Research published by The Baltimore Banner in February 2026 found that Baltimore’s vacant properties are “chronically undervalued” by the city’s own assessment system, with Baltimore identified as a “dramatic outlier in Maryland” in how far below market its vacant property assessments fall. Undervalued assessments mean lower tax bills — reducing the financial pressure on absent owners to sell, rehabilitate, or surrender properties to the city.
New Money, New Approaches
In June 2025, a coalition of banks and business leaders committed to raising at least $100 million to address the vacant housing problem. The fund is intended to finance acquisition, environmental remediation, and rehabilitation of properties that private developers would not take on without subsidy.
At the same time, a bill introduced in the Baltimore City Council in August 2025 would increase property taxes on vacant lots to four times the current rate — a direct financial pressure designed to push absent owners toward action.

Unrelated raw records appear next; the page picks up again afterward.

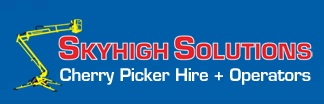 Skyhigh Solutions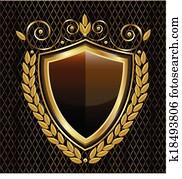 Gold shield logo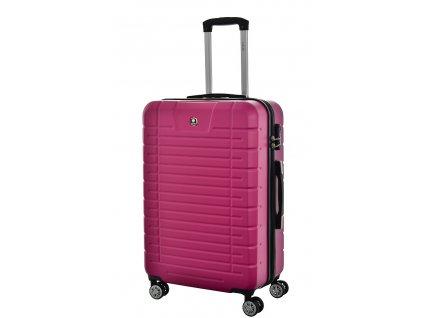 173632 8 cestovni kufr dielle m expand fuchsiova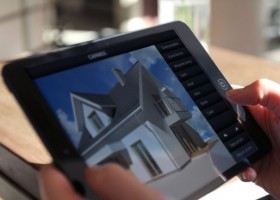Moja Fasada – aplikacja firmy Caparol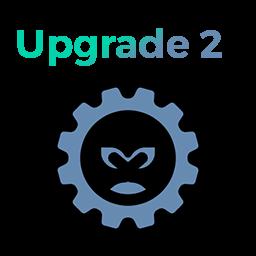 2upgrade-icons-easyfirma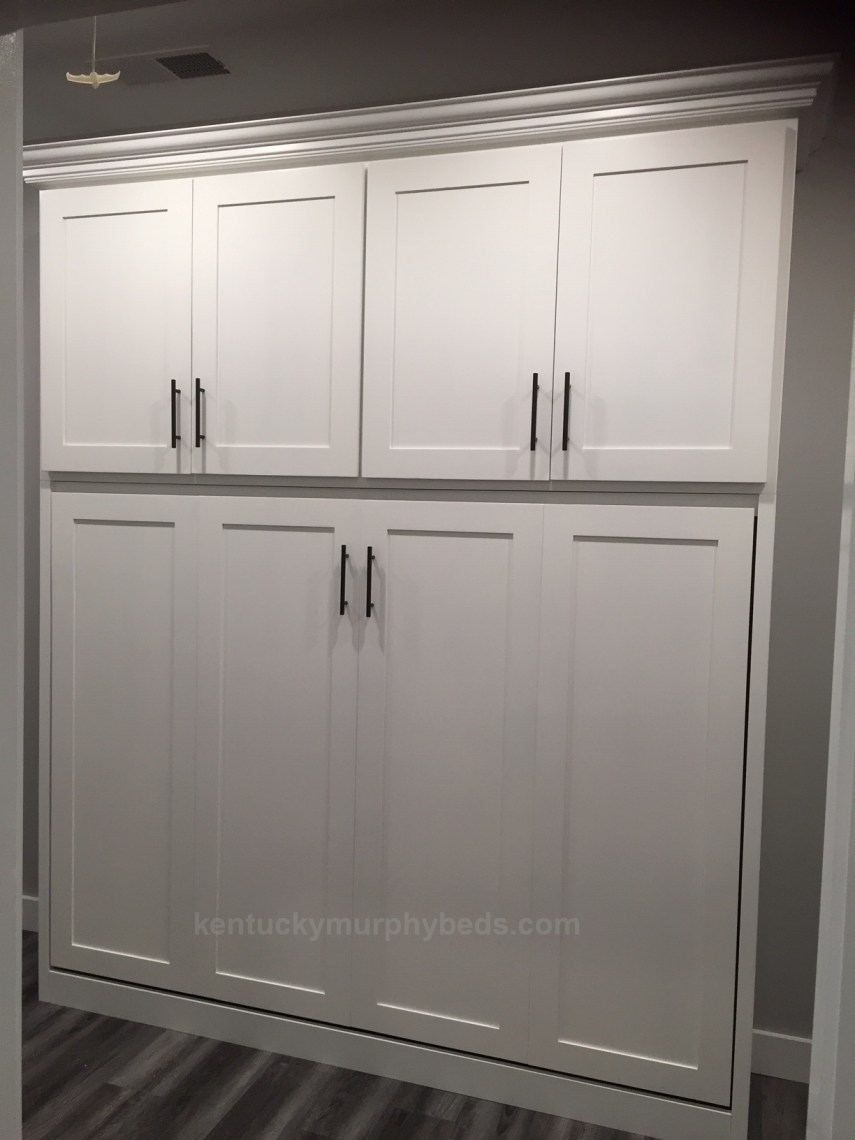 Horizontal full size Murphy bed with top cupboard. 16 inch deep footprint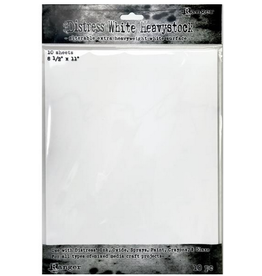 Tim Holtz DISTRESS WHITE HEAVYSTOCK 10/PKG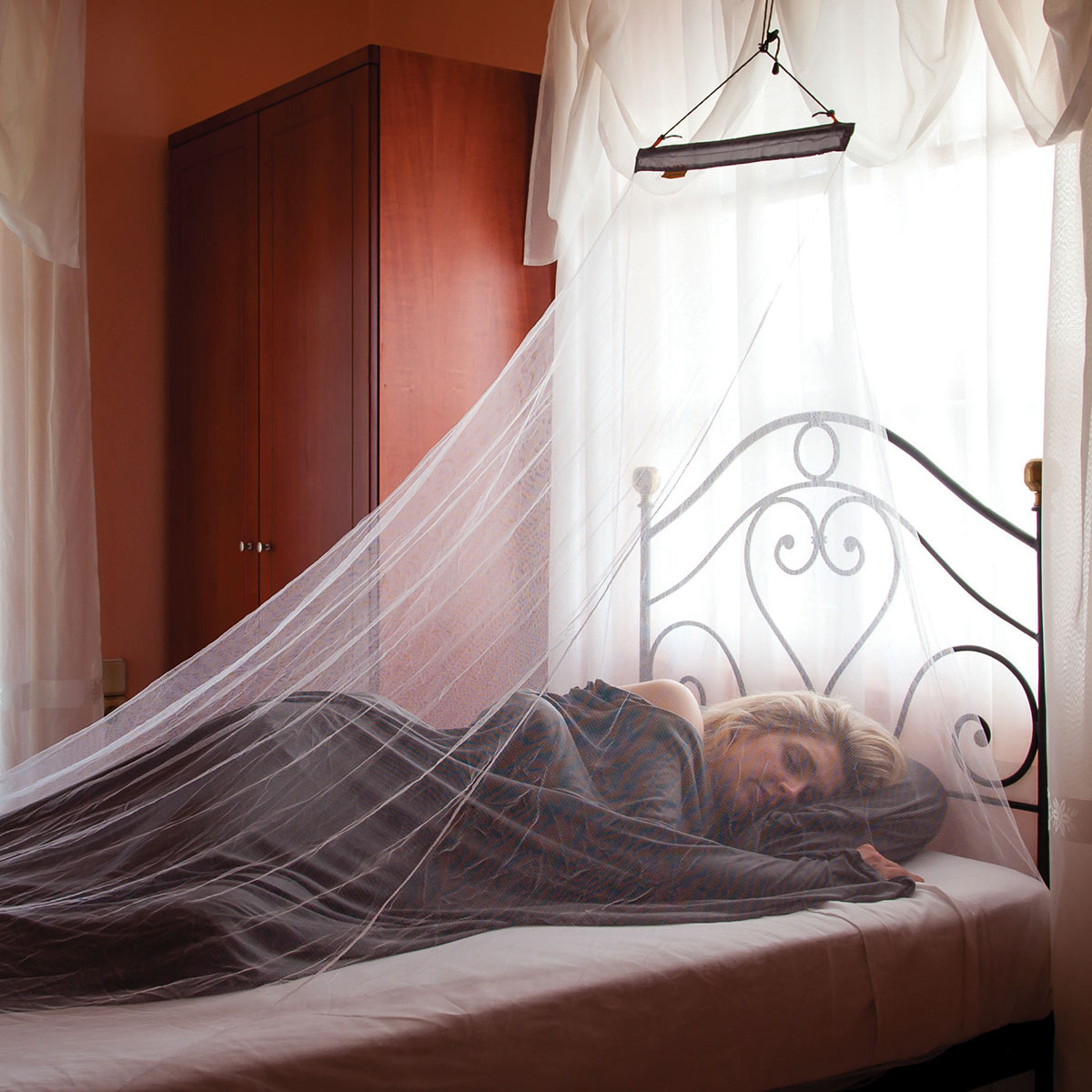 Travel Mosquito Nets Mosquito Nets For Beds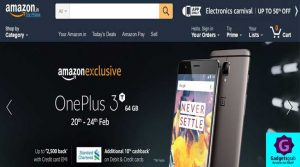 cheapest online shopping in india cheapest online shopping in india
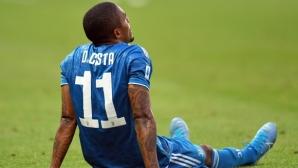 Юве загуби двама титуляри преди сблъсъка с Атлетико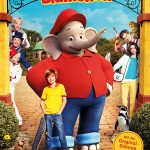 Benjamin the Elephant Movie Free Download 720p BluRay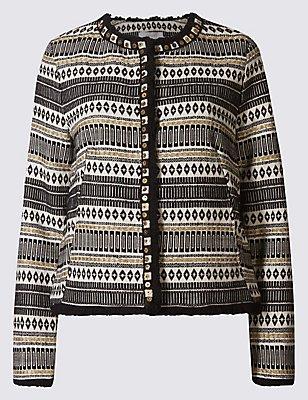 PETITE Cotton Blend Fringe Detail Jacket, BLACK MIX, catlanding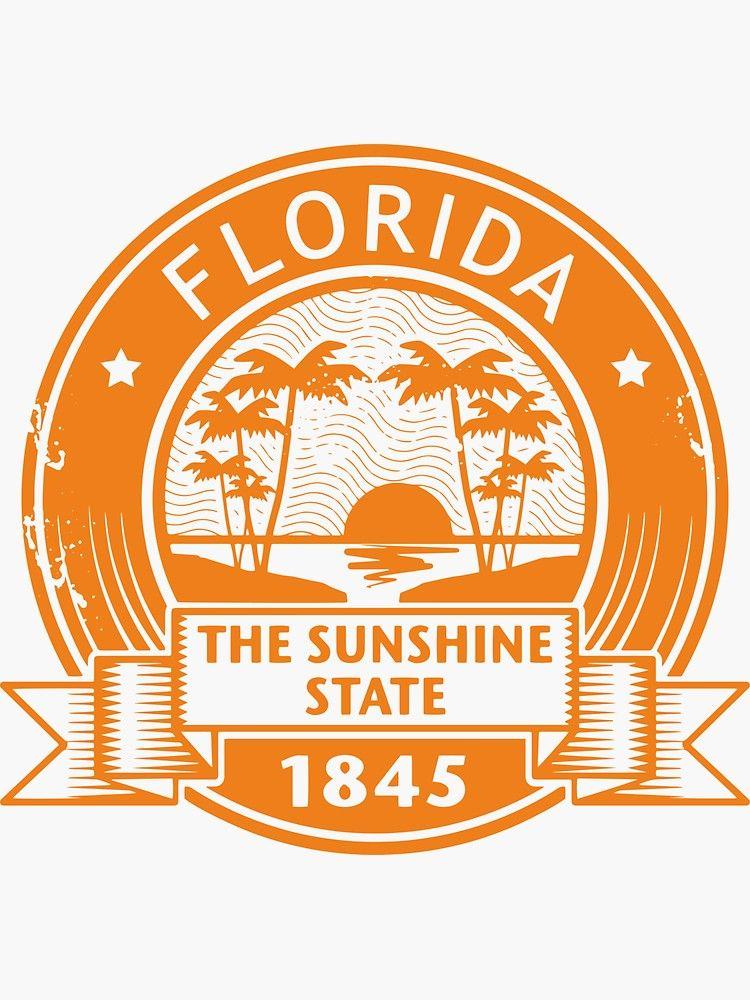 Florida America Usa Travel Stamp Sticker By Dv Ltd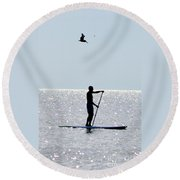 Moving At Rest Round Beach Towel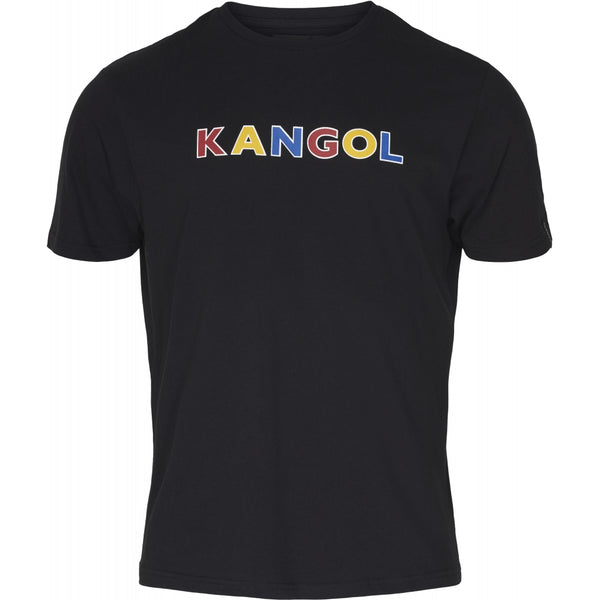 Kangol Kangol t-shirt Paddy T-shirt Black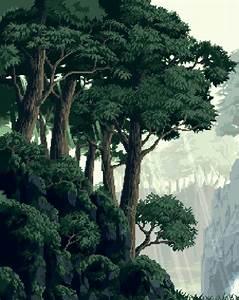 trees forest pixel art pixels pixel background ...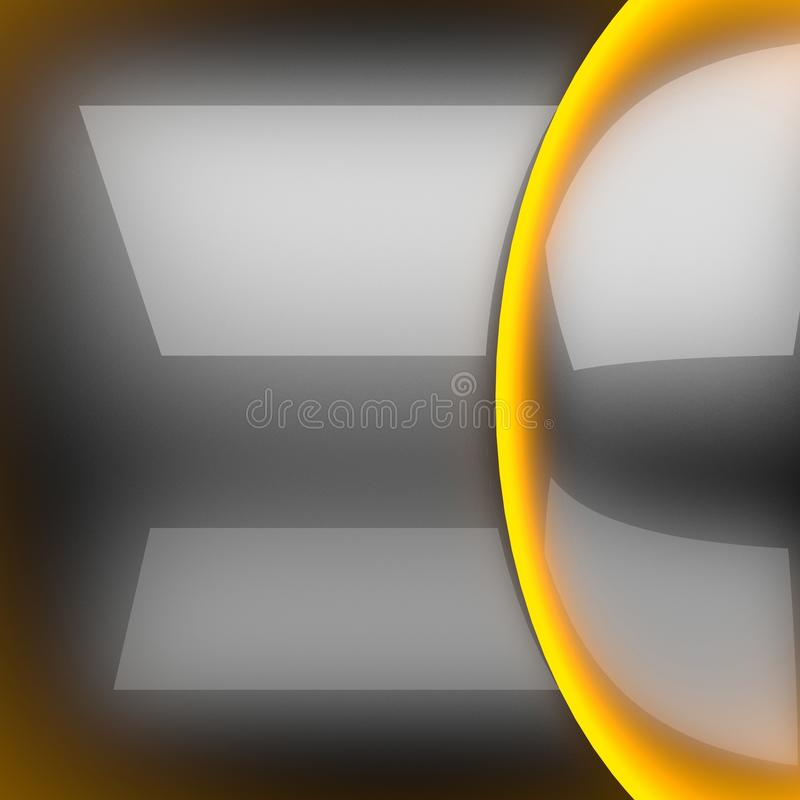 Hot gray metal background stock image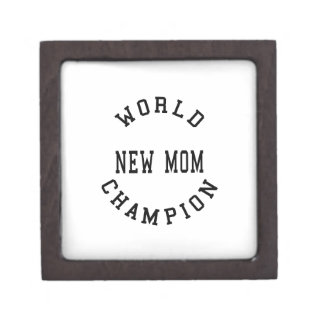 Cool Retro World Champion New Mom Premium Trinket Box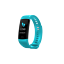 Sports-Waterproof-Fitness-Activity-Tracker-Smart-Watch-With-Heart-Rate-Monitor thumbnail 22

The most locally grounded response comes from organizations like Requity, a nonprofit that trains Baltimore City high school students in construction trades by having them rehabilitate vacant homes. The program completed its first house in 2026, with plans to renovate one additional property each year. The scale is small, but the model addresses two problems at once: it removes blight and gives young people marketable skills.
The Risk of Inaction
A report published in October 2025 warned that Baltimore’s concentration of vacant and foreclosed properties could trigger a cascade of neighborhood decline, making the city “America’s next great housing crisis” if regional and state interventions don’t arrive at scale.
The Baltimore Neighborhood Indicators Alliance has tracked vacancy rates across the city’s 55 community statistical areas for more than a decade. Its data maps the concentration of vacants in neighborhoods that are also the poorest, most disinvested, and most heavily Black — a geographic pattern that reflects the same history of redlining and deliberate disinvestment that shaped Baltimore’s housing market in the twentieth century.
What Rehabilitation Actually Requires
Addressing 12,000 vacant homes requires more than money. It requires clear title, environmental remediation (many older rowhouses contain lead and asbestos), a pipeline of buyers or renters who can afford the finished product, and neighborhood conditions — safety, schools, transit — that make people want to move in.
Baltimore has struggled on all of those dimensions simultaneously. Programs that rehabilitate homes without addressing the surrounding block’s conditions often fail to sustain occupancy. Programs that prioritize demolition clear land but leave gaps that can feel as destabilizing as the structures themselves.
The current moment — with $100 million in private commitments, potential tax reform, and a city government that has made vacancy reduction a stated priority — is being watched by housing advocates as a test of whether the scale of response can finally match the scale of the problem.
Data in this article draws on coverage by The Baltimore Banner and indicator data from the Baltimore Neighborhood Indicators Alliance (bniajfi.org) and Baltimore City’s Department of Housing and Community Development (baltimorecity.gov/dhcd).